We lost a goat this week. Our first major loss. We are used ot the chickens being eaten. Even the dogs that come and go. We don't like it, but we understand its part of farm life. So is this, I've heard. Lots of people lose goats, or other animals, for various reasons. But I think because we only had three goats, and they are our first, it was just more of a loss than I had thought it'd be. Anyway, I thought I would just do a small memorial piece on Cusi.
He was never a terribly strong goat, kind of a whiner, but he was a nice goat. Looking back and knowing what I know now, I should never have bought him. He was not healthy. But I didn't know, and we did. One day he would be stronger-looking. He would eat and wag his tail and go with the girls to graze, and then another he would just stand there and look pitiful. We tryed hard to save him, but he had a problem up-taking his protein so he waisted away.
Finally on Monday, just wouldn't eat. Then he lay down and wouldn't get up. My daughter, Faith stayed with him most of the morning and tried to coax him to eat. He refused. I knew it was time to put him down.

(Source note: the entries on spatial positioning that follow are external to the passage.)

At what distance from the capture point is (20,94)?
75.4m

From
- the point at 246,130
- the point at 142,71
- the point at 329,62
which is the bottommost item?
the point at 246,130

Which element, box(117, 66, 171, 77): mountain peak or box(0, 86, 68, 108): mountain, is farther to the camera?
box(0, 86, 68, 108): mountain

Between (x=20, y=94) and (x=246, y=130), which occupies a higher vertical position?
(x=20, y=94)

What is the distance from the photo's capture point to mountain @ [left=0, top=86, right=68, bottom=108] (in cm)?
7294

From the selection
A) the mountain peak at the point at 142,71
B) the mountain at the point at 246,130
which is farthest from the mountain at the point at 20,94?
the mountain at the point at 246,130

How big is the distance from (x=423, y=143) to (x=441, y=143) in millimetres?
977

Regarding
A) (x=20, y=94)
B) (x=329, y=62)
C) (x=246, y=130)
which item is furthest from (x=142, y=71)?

My wonderful son, Calob and his cousins, took him to the back of our property and shot him. This is hard for me. I don't take it lightly to lose an animal, whether it be one for food or whatever, but I feel really bad whan we have fought so hard and still lost the fight.

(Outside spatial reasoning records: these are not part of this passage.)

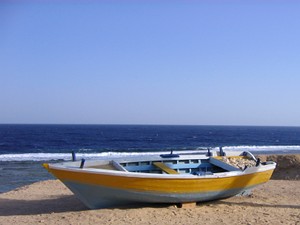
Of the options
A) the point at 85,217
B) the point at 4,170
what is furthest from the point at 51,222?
the point at 4,170

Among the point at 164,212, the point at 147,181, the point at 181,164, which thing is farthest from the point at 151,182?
the point at 181,164

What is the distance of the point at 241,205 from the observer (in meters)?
9.55

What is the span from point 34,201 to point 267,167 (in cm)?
678

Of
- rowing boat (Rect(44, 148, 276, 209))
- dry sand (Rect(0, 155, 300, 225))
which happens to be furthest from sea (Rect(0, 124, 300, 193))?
rowing boat (Rect(44, 148, 276, 209))

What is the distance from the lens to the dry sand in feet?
26.7

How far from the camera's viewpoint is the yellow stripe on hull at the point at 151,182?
26.5ft

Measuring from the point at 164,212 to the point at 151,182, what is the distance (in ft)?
2.83

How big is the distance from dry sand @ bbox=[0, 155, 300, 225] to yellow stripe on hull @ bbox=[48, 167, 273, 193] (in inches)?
21.7

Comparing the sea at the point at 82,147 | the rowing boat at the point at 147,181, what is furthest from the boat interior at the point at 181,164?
the sea at the point at 82,147

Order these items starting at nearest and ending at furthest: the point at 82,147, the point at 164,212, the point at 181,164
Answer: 1. the point at 164,212
2. the point at 181,164
3. the point at 82,147

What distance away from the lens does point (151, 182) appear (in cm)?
826

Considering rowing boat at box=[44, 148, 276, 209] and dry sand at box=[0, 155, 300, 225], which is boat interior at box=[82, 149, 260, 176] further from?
dry sand at box=[0, 155, 300, 225]

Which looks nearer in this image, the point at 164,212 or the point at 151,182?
the point at 151,182

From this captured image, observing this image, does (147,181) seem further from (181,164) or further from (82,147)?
(82,147)
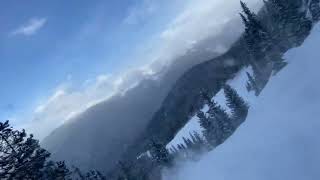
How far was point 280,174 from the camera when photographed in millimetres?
42938

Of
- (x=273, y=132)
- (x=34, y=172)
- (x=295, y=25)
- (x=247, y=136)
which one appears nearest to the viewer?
(x=34, y=172)

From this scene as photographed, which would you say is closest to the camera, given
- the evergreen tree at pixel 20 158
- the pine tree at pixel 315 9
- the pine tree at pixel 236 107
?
the evergreen tree at pixel 20 158

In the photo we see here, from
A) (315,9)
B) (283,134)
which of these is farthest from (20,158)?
(315,9)

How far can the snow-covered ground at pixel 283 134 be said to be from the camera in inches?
1646

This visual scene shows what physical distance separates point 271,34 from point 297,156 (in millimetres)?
58604

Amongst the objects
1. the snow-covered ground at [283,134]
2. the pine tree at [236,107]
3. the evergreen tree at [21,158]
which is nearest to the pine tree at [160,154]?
the pine tree at [236,107]

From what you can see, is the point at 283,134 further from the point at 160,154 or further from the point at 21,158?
the point at 160,154

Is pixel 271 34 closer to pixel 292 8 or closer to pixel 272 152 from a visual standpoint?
pixel 292 8

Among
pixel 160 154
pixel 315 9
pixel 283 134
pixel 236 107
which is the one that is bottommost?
pixel 160 154

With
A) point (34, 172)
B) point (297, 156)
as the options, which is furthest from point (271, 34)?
point (34, 172)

We all take solice in the thought that for the first time, he is able to run and jump like the other goats, in heaven. That he was welcomed in by Jesus and led to the happy grazing grounds, where there are heavenly cars and big stacks of rubble for him to jump on and Jesus won't mind if they run around on his car. Now I don't know what is true or untrue about animals and the afterlife, but this makes us feel good so we go with it. I don't think Jesus will mind.